• **Recorded data**
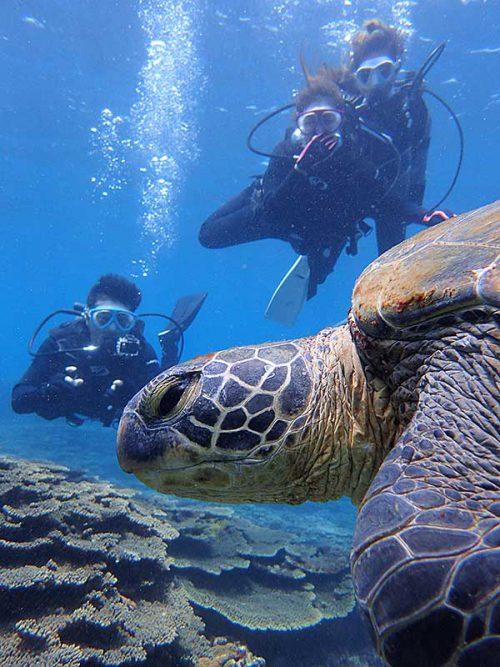 近くでウミガメ見たり撮ったりしてみたり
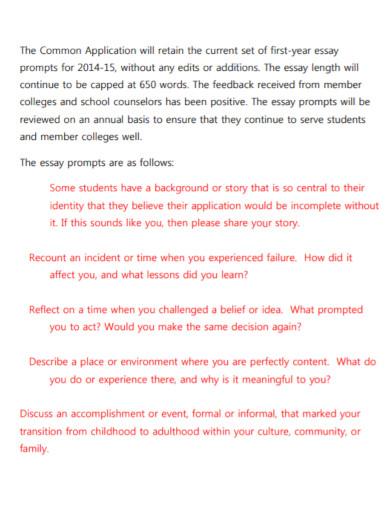 standard application essay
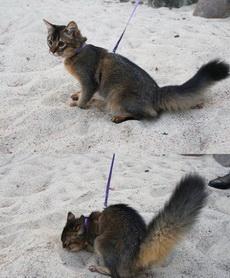 你是一只猫不是松鼠啊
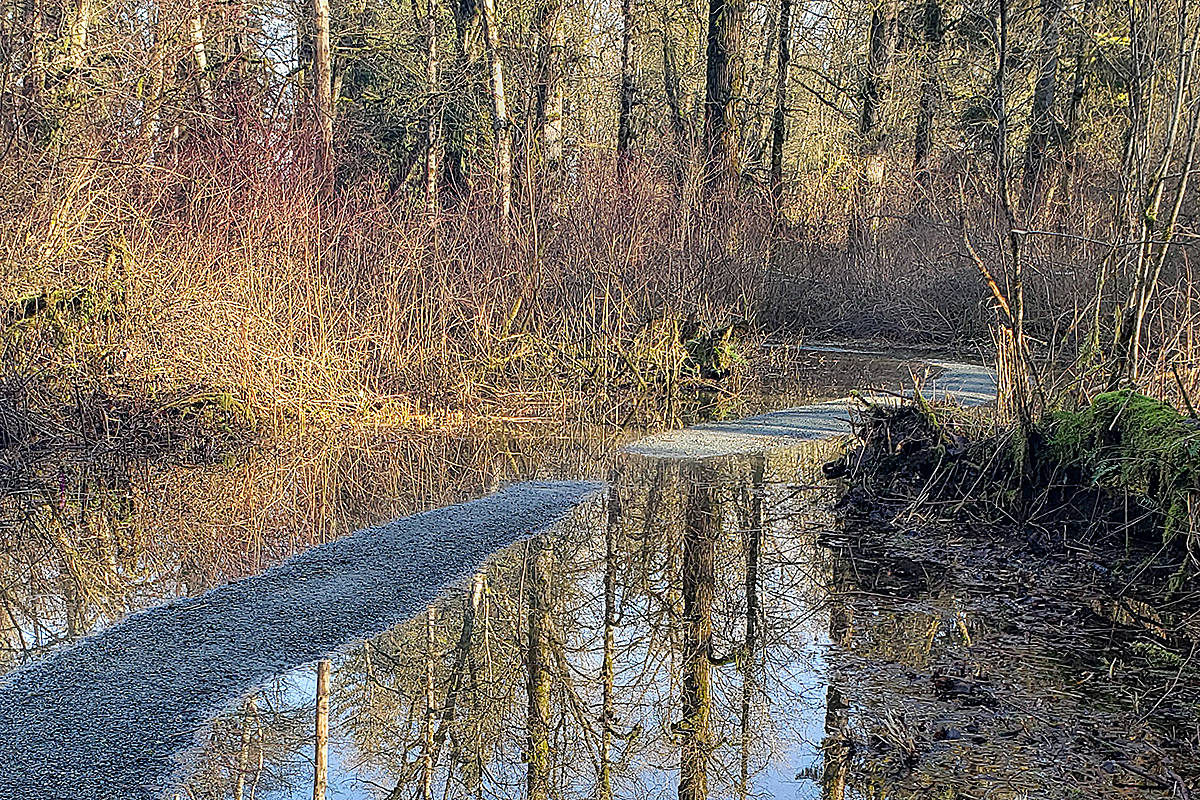 Jeff Laurie made a trip to Derby Reach Regional Park, following the recent flooding. He was most impressed with how the water on the trail offered some great reflections. (Special to Langley Advance Times)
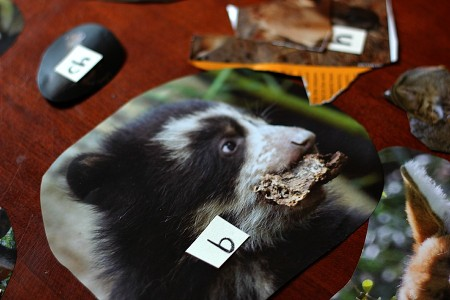 phonemic awareness and classification with zoo magazine pictures | guest post by @aubreyhargis on @teachmama #weteach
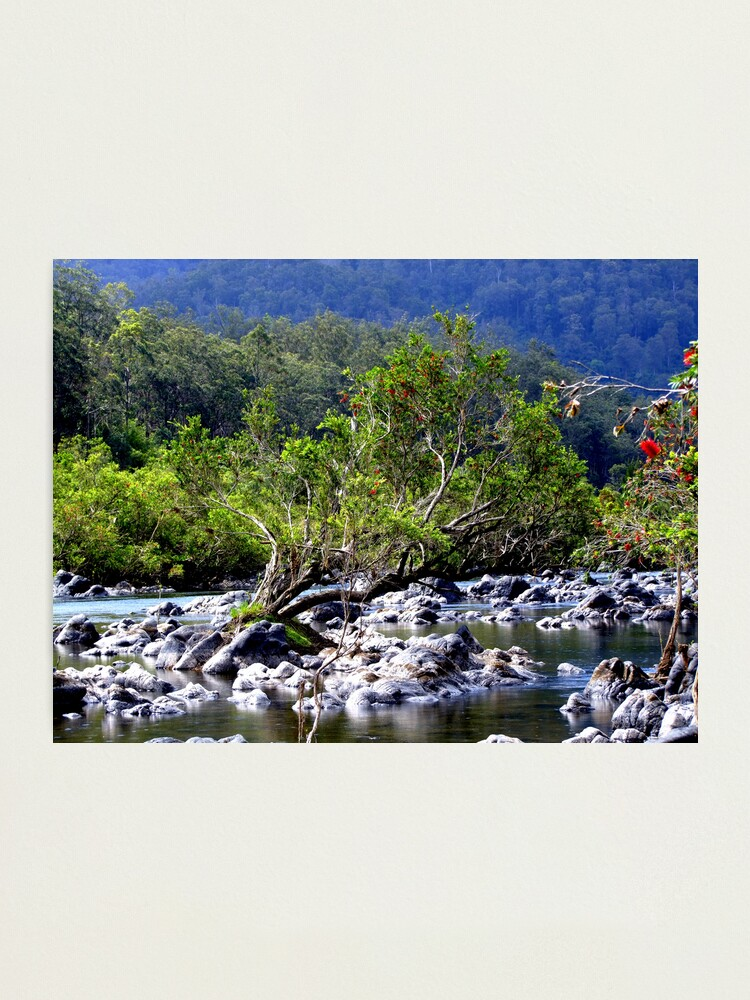 Alternate view of Nymboida River Photographic Print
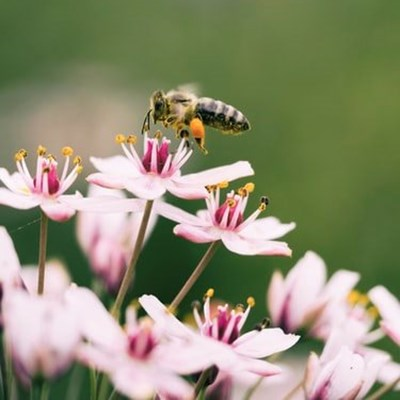Plant flowers on World Bee Day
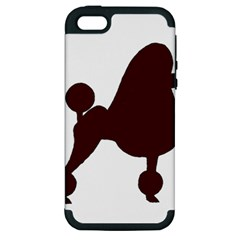 Poodle Brown Silo Apple iPhone 5 Hardshell Case (PC+Silicone)
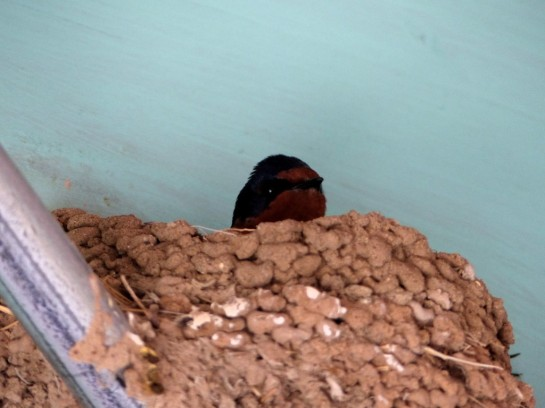 Barn Swallow (Hirundo rustica)  New Mexico Welcome Center by Lee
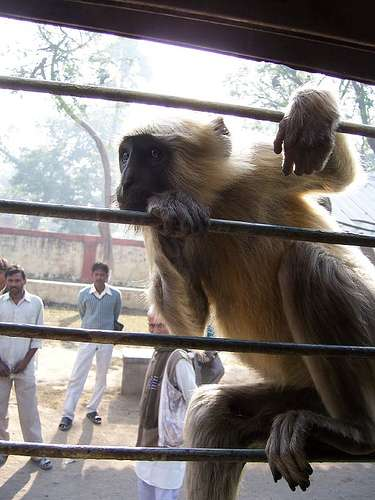 Monkey Suits to Scare Real Monkeys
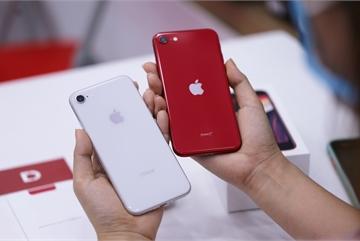 Nhà bán lẻ mong doanh số iPhone SE 2020 bằng nửa iPhone 11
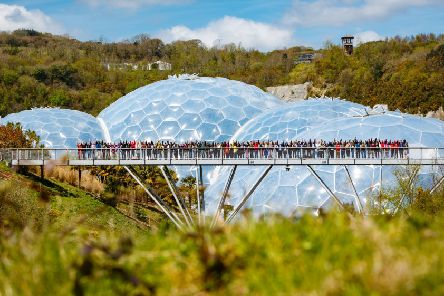 Networking...some 250 Scots have already enjoyed attending camps at the Eden Project and there are now spaces available for community activists in November.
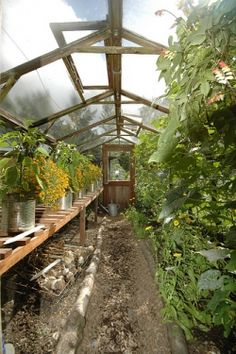 Hobby Greenhouse Plans
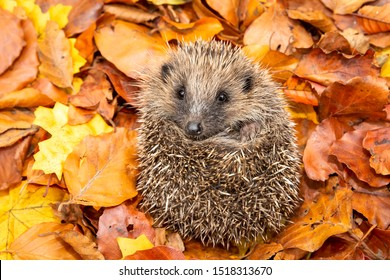 Hedgehog (Scientific name: Erinaceus europaeus) Native, wild European hedgehog curled into a ball, preparing for hibernation. Facing forward in colourful Autumn leaves. Horizontal. Space for copy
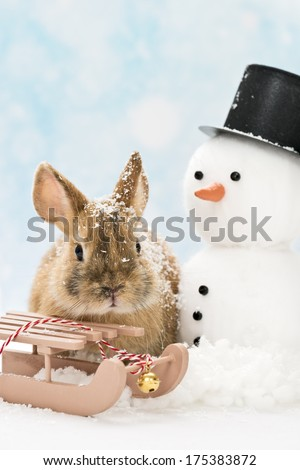 little rabbit in winter landscape with slide and snowman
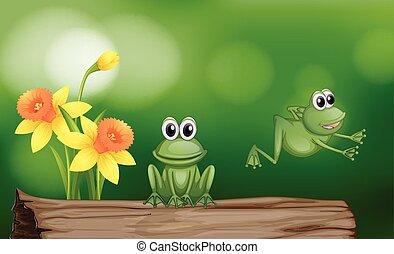 grenouilles, vert, bûche, deux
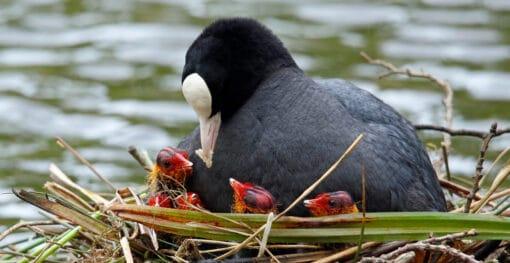 Foulque sur son nid lacustre flottant en train de nourrir ses oisillons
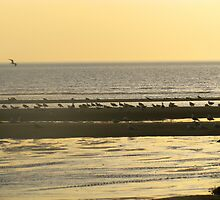 Birds and the beach by GleaPhotography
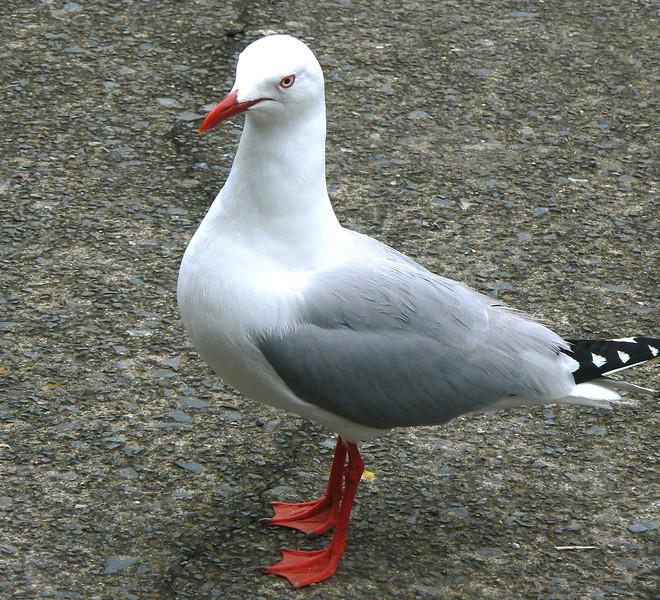 5Red-billedGull808 Nov. 22, 2009  11:26 a.m.  P1050808 Red-billed Gull, Larus scopulinus, at Tiritiri Matangi HQ/lunch spot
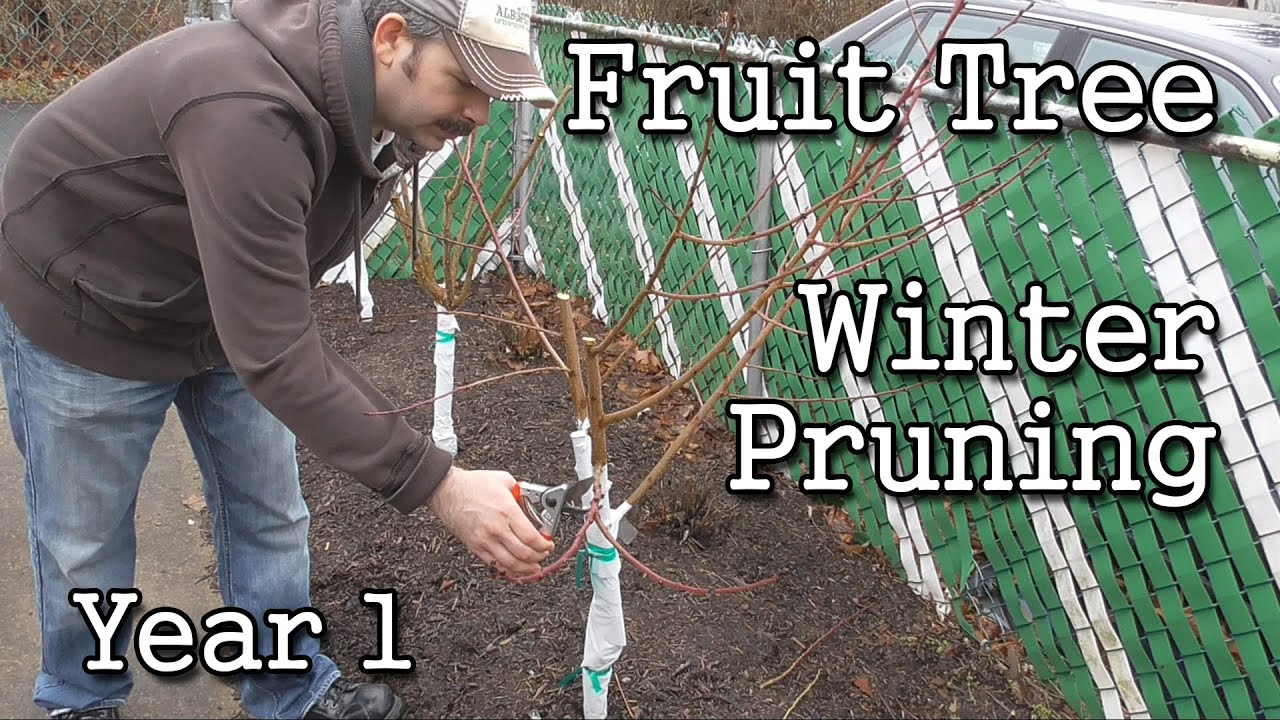 Time Of Year To Prune Fruit Trees Part - 32: Fruit Tree Winter Pruning Year 1 (Backyard Orchard Style)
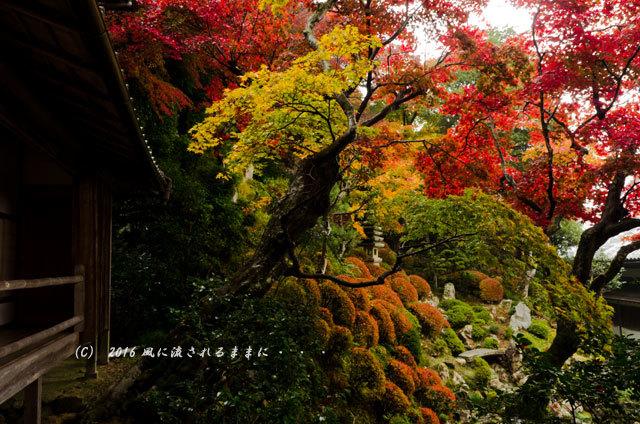 2016年11月19日撮影 京都・柳谷観音 楊谷寺 上書院から見た紅葉12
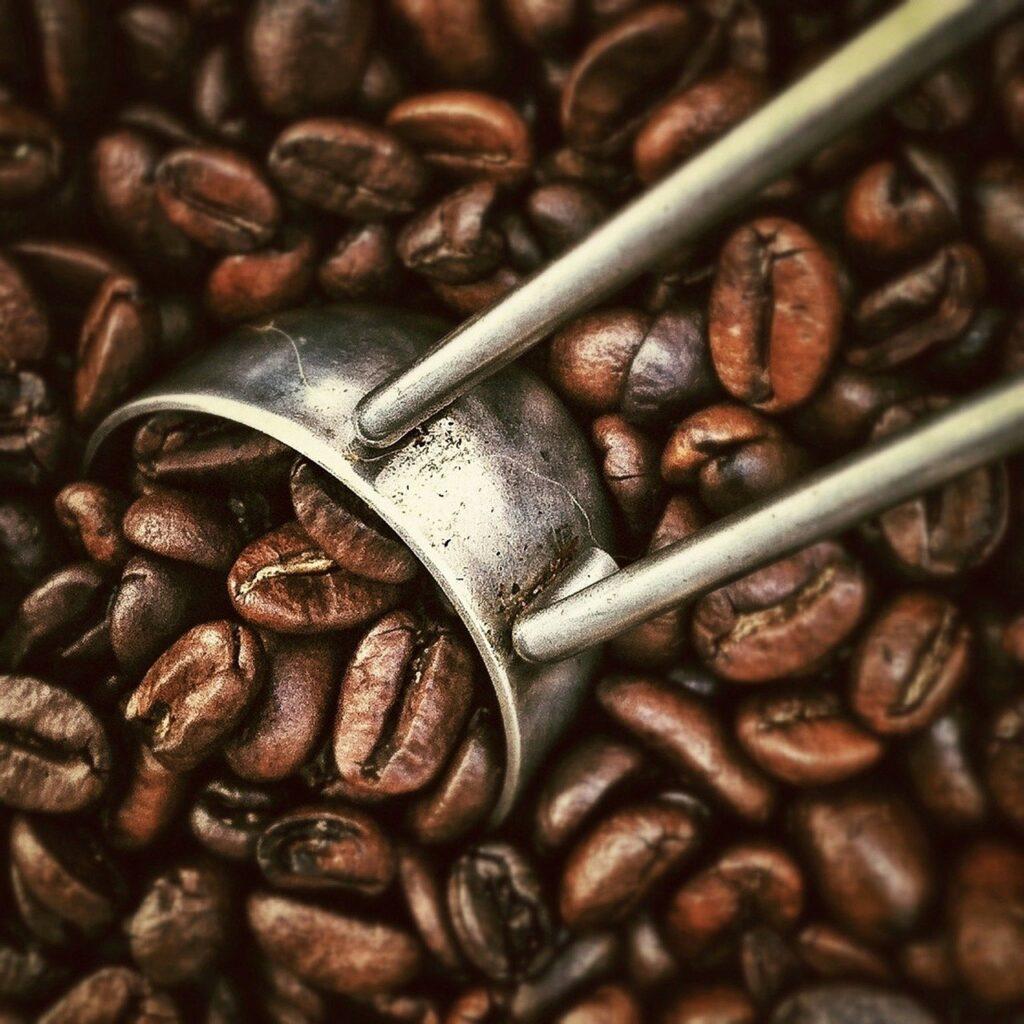 Concurso de cafés especiais em Pardinho (SP) aumenta participação de produtores na região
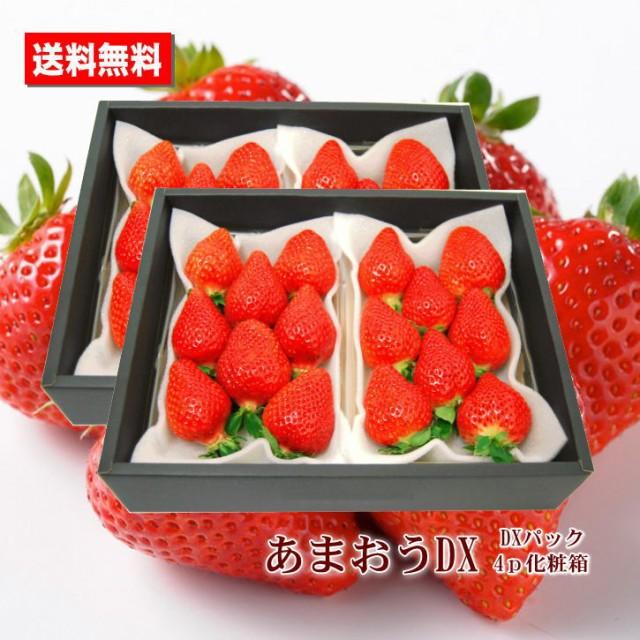 いちご 送料無料 あまおう 福岡県産 DX 4パック ...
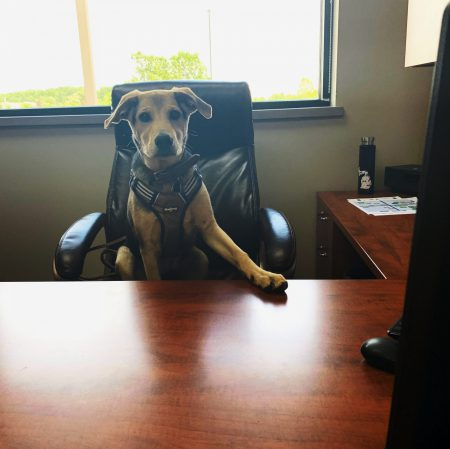 Rufus in the office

• **Activity**
After locating "Plant flowers on World Bee Day" and "Monkey Suits to Scare Real Monkeys" in the records above, return exactly the line holding each one and every line between them; leave out the pictures.

• **Problem solution**
Plant flowers on World Bee Day
 Poodle Brown Silo Apple iPhone 5 Hardshell Case (PC+Silicone)
 Barn Swallow (Hirundo rustica)  New Mexico Welcome Center by Lee
 Monkey Suits to Scare Real Monkeys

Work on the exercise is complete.